## Aim of the exercise
Extract the records from the line containing "How far is pixel" through the last line of the records, and reproduce each line without any change.

[Questions about scenes in images]
================
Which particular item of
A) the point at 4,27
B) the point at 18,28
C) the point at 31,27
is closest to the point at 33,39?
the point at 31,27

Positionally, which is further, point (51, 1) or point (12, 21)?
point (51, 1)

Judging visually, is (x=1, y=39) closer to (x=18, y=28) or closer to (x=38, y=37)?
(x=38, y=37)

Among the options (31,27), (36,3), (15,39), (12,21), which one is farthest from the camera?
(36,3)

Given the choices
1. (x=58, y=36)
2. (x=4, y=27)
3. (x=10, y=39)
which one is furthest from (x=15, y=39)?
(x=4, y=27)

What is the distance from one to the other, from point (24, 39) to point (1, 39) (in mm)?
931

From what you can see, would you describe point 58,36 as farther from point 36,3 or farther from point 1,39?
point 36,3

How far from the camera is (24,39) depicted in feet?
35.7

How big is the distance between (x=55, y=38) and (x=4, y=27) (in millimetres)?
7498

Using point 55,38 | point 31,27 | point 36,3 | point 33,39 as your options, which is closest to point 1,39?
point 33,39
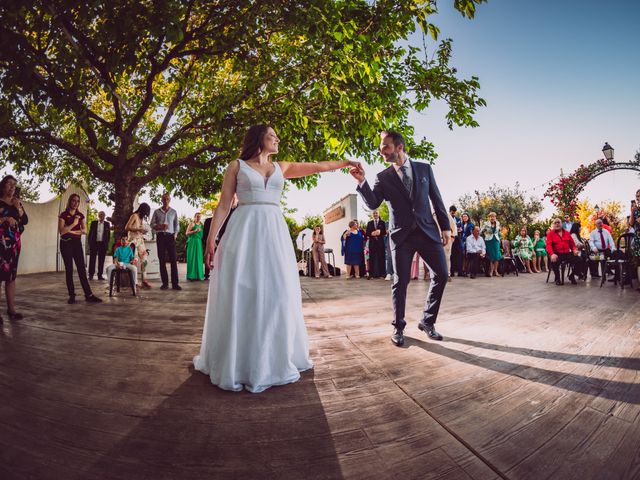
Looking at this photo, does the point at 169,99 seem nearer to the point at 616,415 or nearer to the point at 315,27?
the point at 315,27

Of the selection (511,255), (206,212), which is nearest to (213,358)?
(511,255)

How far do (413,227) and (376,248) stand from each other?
8.33m

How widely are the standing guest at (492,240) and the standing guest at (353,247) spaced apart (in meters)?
4.57

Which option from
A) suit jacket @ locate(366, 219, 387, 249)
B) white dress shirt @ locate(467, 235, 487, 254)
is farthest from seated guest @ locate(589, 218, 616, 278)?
suit jacket @ locate(366, 219, 387, 249)

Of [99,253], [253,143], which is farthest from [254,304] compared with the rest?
[99,253]

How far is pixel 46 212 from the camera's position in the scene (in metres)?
13.6

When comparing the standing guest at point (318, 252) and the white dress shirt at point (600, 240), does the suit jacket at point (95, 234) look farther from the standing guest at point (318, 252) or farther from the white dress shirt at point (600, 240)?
the white dress shirt at point (600, 240)

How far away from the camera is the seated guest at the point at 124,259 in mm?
6895

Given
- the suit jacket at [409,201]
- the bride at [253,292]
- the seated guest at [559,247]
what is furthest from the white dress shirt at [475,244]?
the bride at [253,292]

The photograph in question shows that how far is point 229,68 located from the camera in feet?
33.8

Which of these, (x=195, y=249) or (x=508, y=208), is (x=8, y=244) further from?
(x=508, y=208)

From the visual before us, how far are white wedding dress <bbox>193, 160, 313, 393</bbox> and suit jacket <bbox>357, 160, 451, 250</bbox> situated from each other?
1.30 m

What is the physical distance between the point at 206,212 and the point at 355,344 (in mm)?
30332

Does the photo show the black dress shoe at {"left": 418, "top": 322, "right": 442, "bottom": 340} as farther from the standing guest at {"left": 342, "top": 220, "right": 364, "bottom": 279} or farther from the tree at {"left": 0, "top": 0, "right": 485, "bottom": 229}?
================
## Result below
How far is pixel 46 212 from the camera's position in the scene (in metres)?
13.6

When comparing the standing guest at point (318, 252) and the white dress shirt at point (600, 240), does the suit jacket at point (95, 234) look farther from the standing guest at point (318, 252) or farther from the white dress shirt at point (600, 240)?
the white dress shirt at point (600, 240)

How far away from the camera is the seated guest at the point at 124,259 in mm?
6895

Given
- the suit jacket at [409,201]
- the bride at [253,292]
- the seated guest at [559,247]
what is furthest from the white dress shirt at [475,244]?
the bride at [253,292]

The photograph in question shows that how far is point 229,68 located from the camera in feet?
33.8

Which of these, (x=195, y=249) or (x=508, y=208), is (x=8, y=244) further from?
(x=508, y=208)

From the visual before us, how far are white wedding dress <bbox>193, 160, 313, 393</bbox> and suit jacket <bbox>357, 160, 451, 250</bbox> situated from each other?
1.30 m

What is the physical distance between the point at 206,212 and the point at 355,344 (in mm)?
30332

Does the photo show the black dress shoe at {"left": 418, "top": 322, "right": 442, "bottom": 340} as farther from the standing guest at {"left": 342, "top": 220, "right": 364, "bottom": 279} or farther from the tree at {"left": 0, "top": 0, "right": 485, "bottom": 229}?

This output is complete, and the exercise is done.